#### Provided records

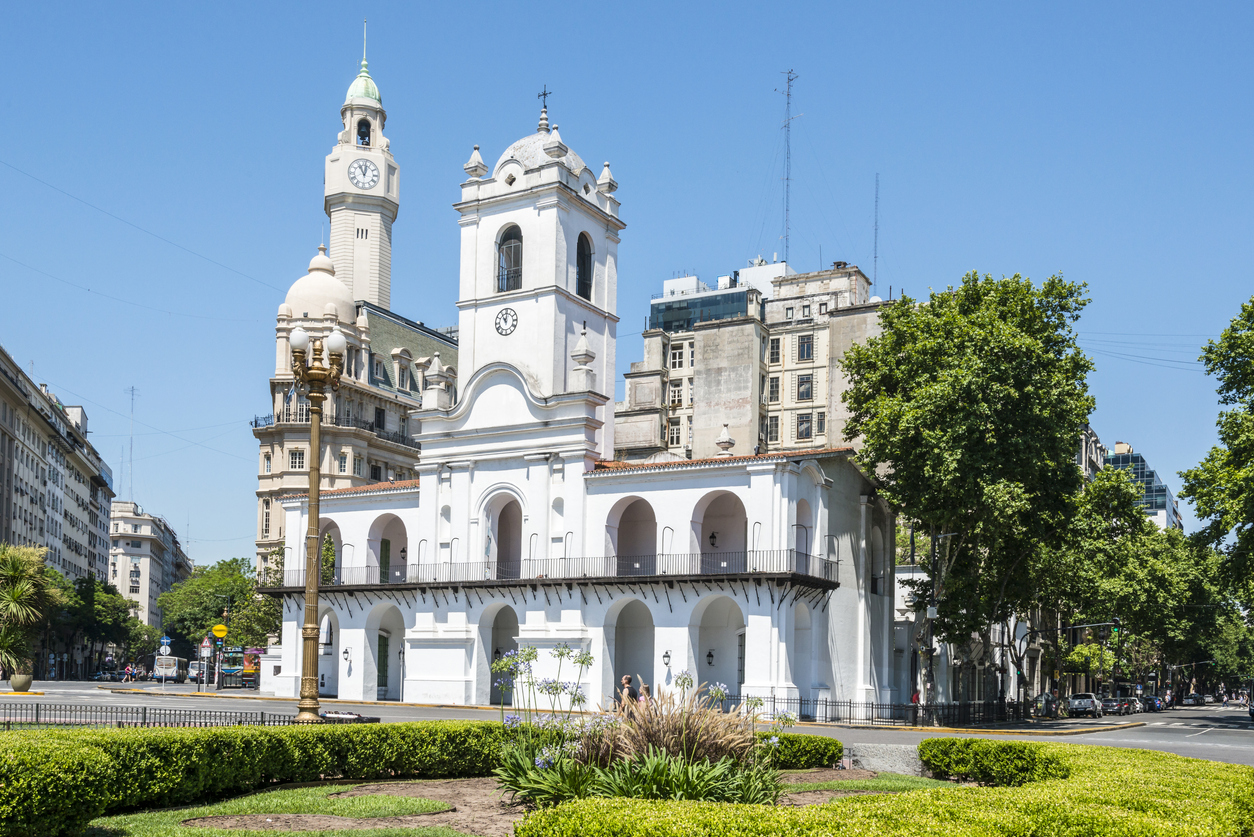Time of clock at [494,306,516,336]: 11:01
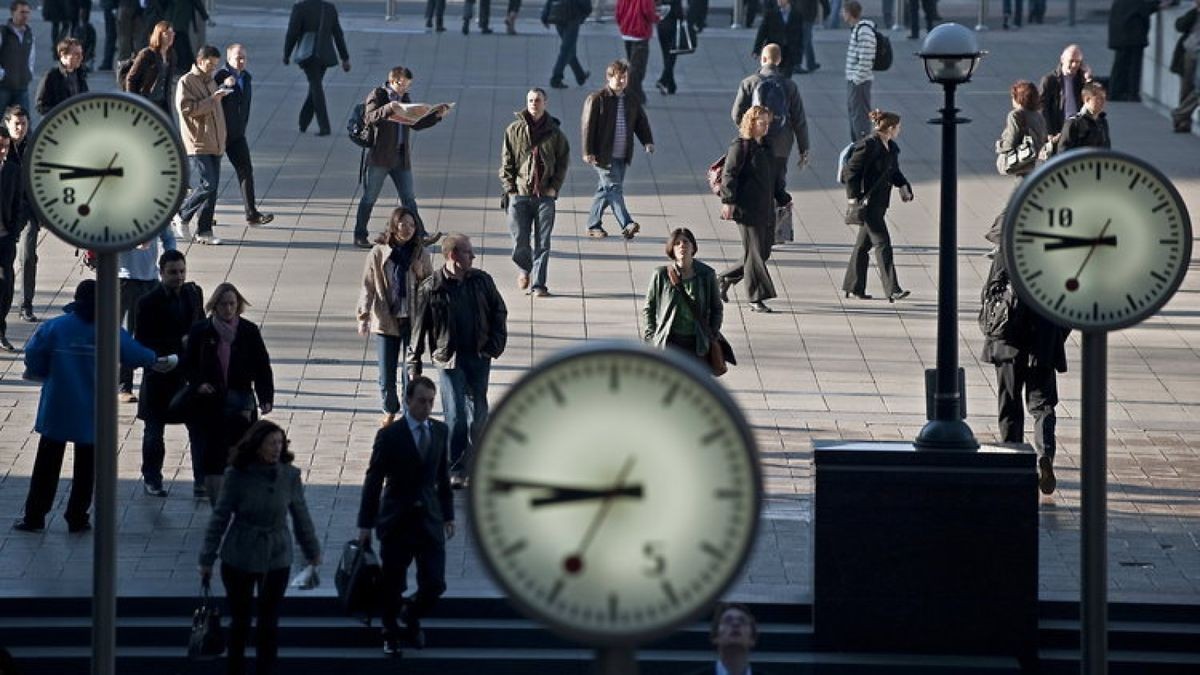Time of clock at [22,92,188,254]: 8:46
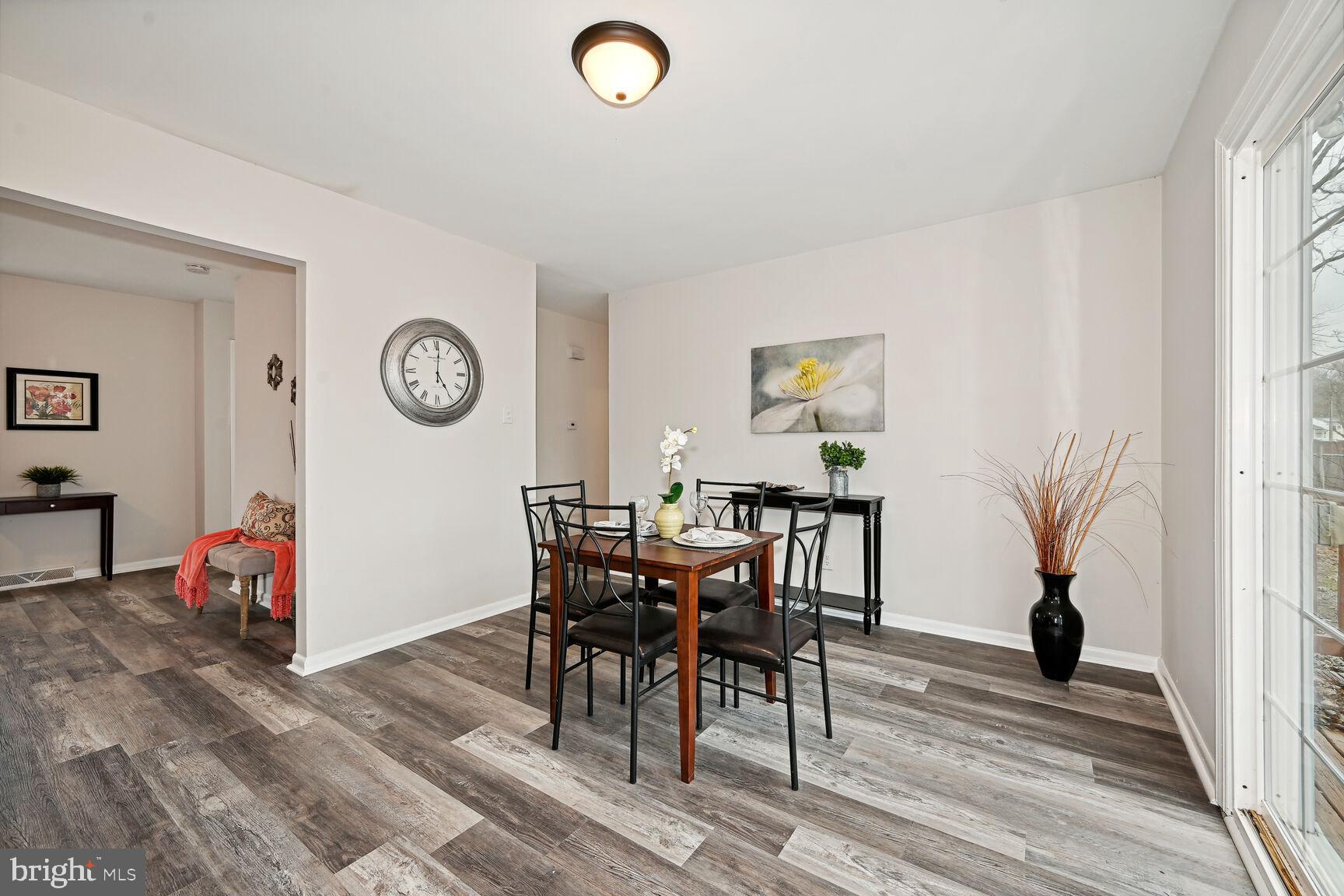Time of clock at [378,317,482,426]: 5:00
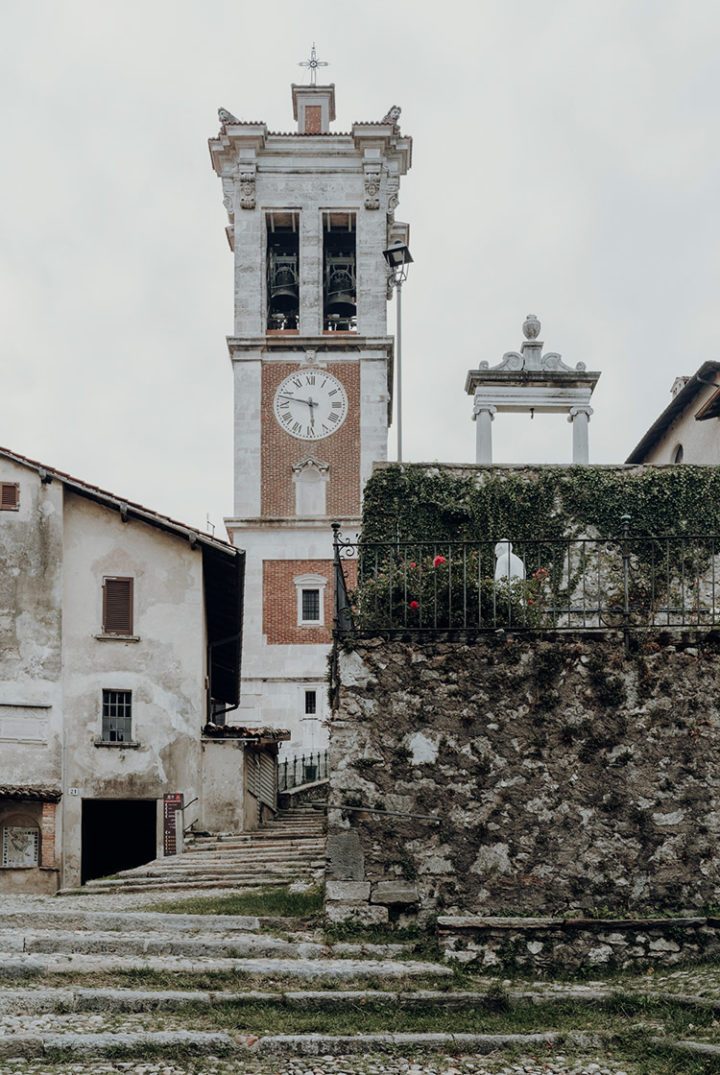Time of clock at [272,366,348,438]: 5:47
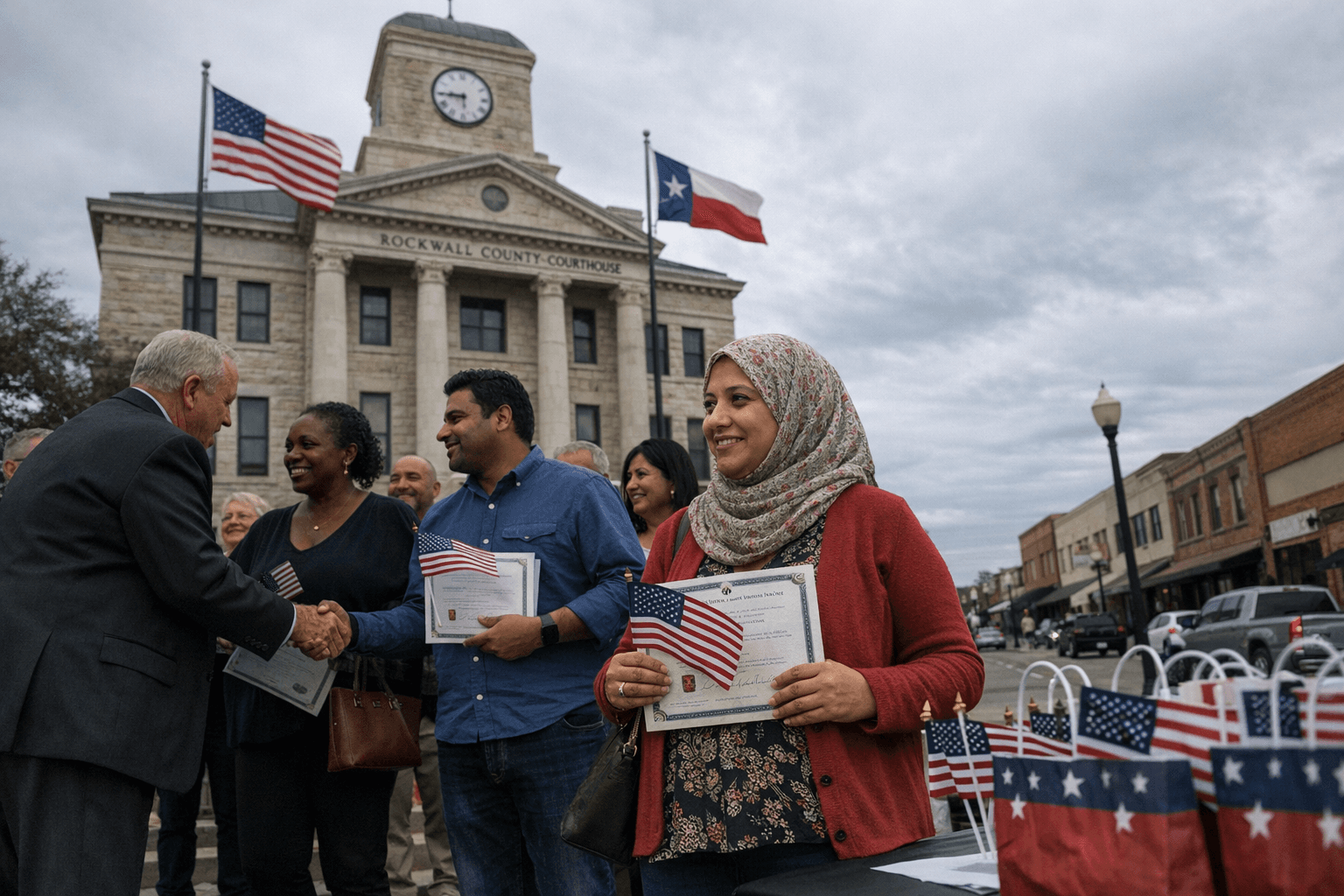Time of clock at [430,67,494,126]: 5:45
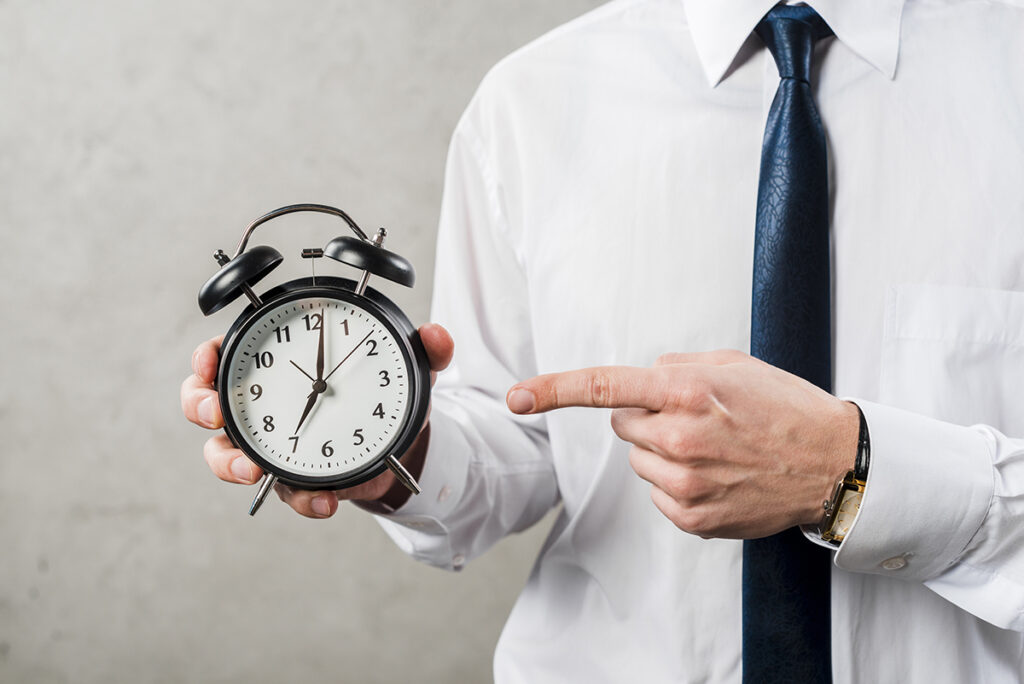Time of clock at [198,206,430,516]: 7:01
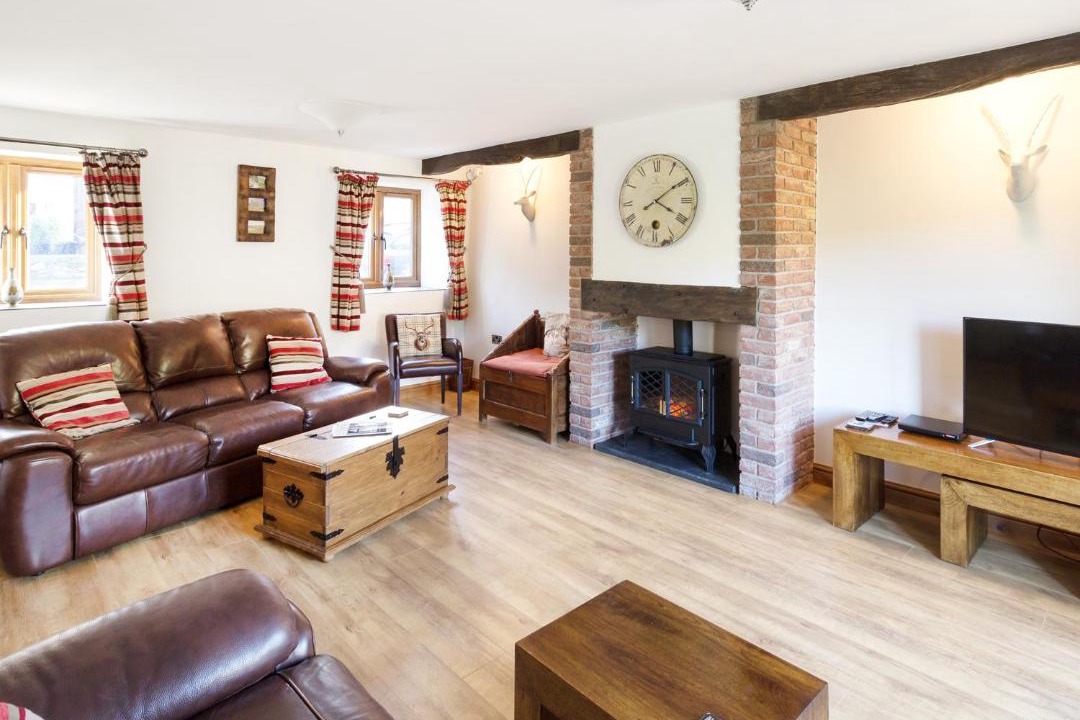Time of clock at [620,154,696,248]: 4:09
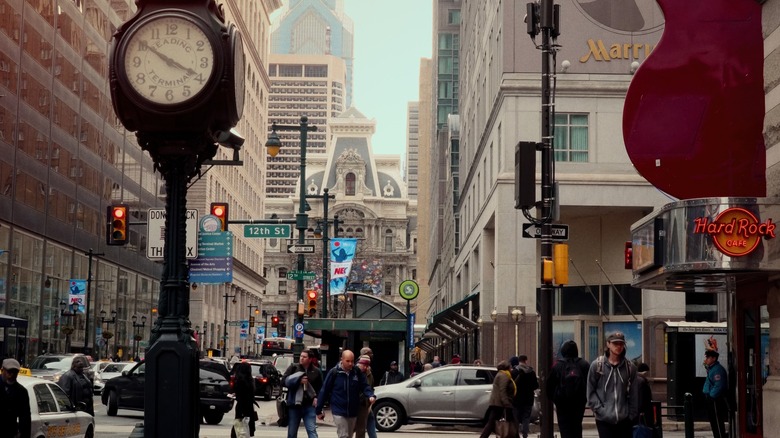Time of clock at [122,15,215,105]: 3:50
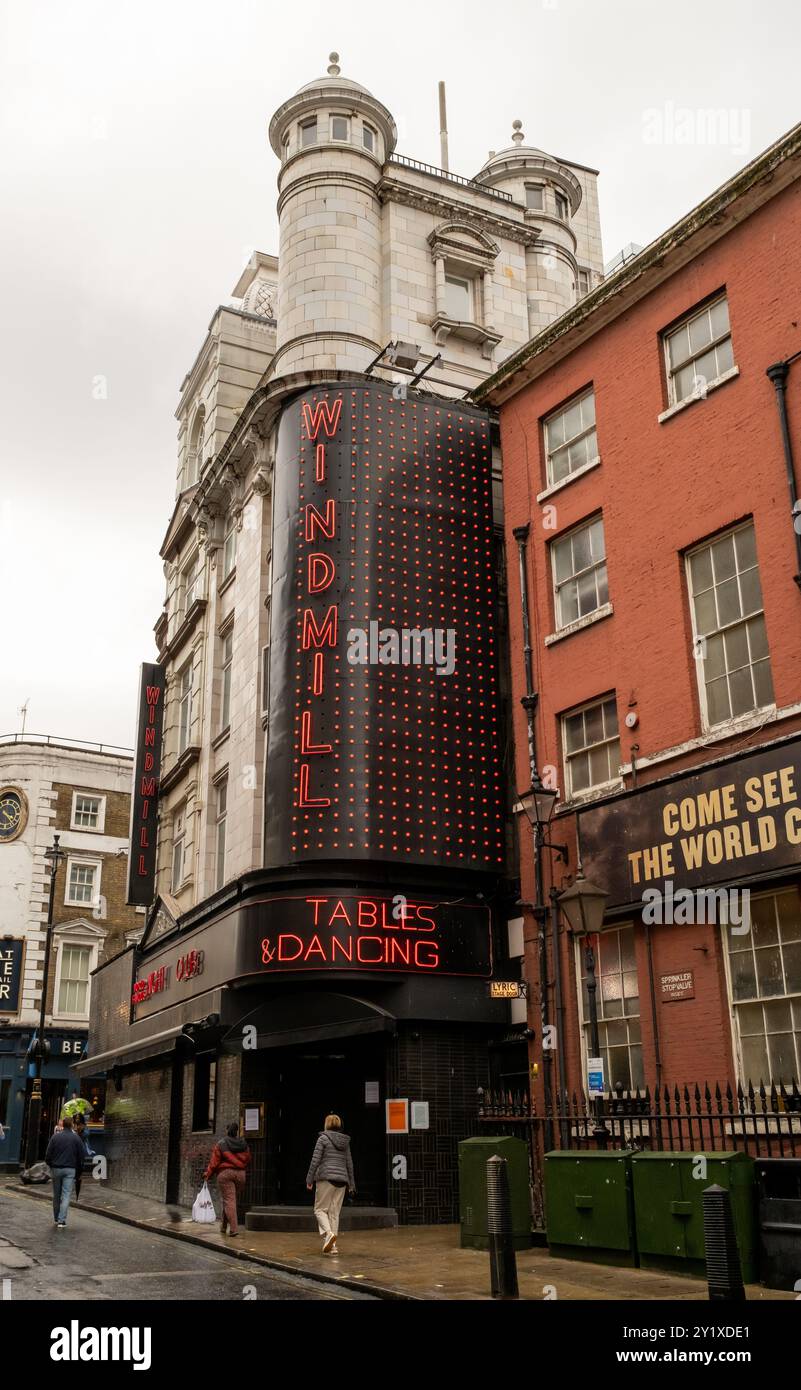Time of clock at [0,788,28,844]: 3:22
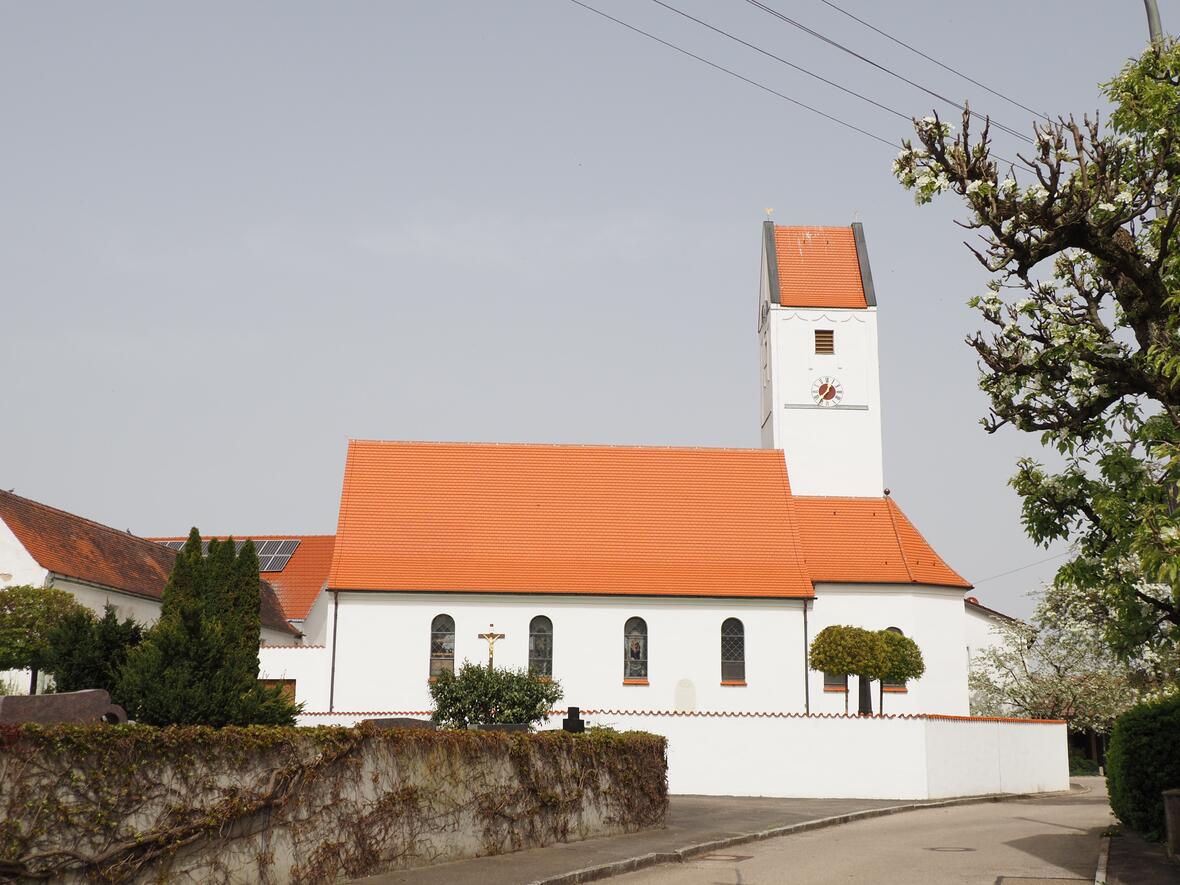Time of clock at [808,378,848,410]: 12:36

########

• [Work to do]: Lay out the lines above as a Markdown table with the columns "Row" and "Line," numbering each line and skipping any blank lines. Leave the pictures out of the table.

• [Complete response]:
| Row | Line |
|---|---|
| 1 | Time of clock at [494,306,516,336]: 11:01 |
| 2 | Time of clock at [22,92,188,254]: 8:46 |
| 3 | Time of clock at [378,317,482,426]: 5:00 |
| 4 | Time of clock at [272,366,348,438]: 5:47 |
| 5 | Time of clock at [430,67,494,126]: 5:45 |
| 6 | Time of clock at [198,206,430,516]: 7:01 |
| 7 | Time of clock at [620,154,696,248]: 4:09 |
| 8 | Time of clock at [122,15,215,105]: 3:50 |
| 9 | Time of clock at [0,788,28,844]: 3:22 |
| 10 | Time of clock at [808,378,848,410]: 12:36 |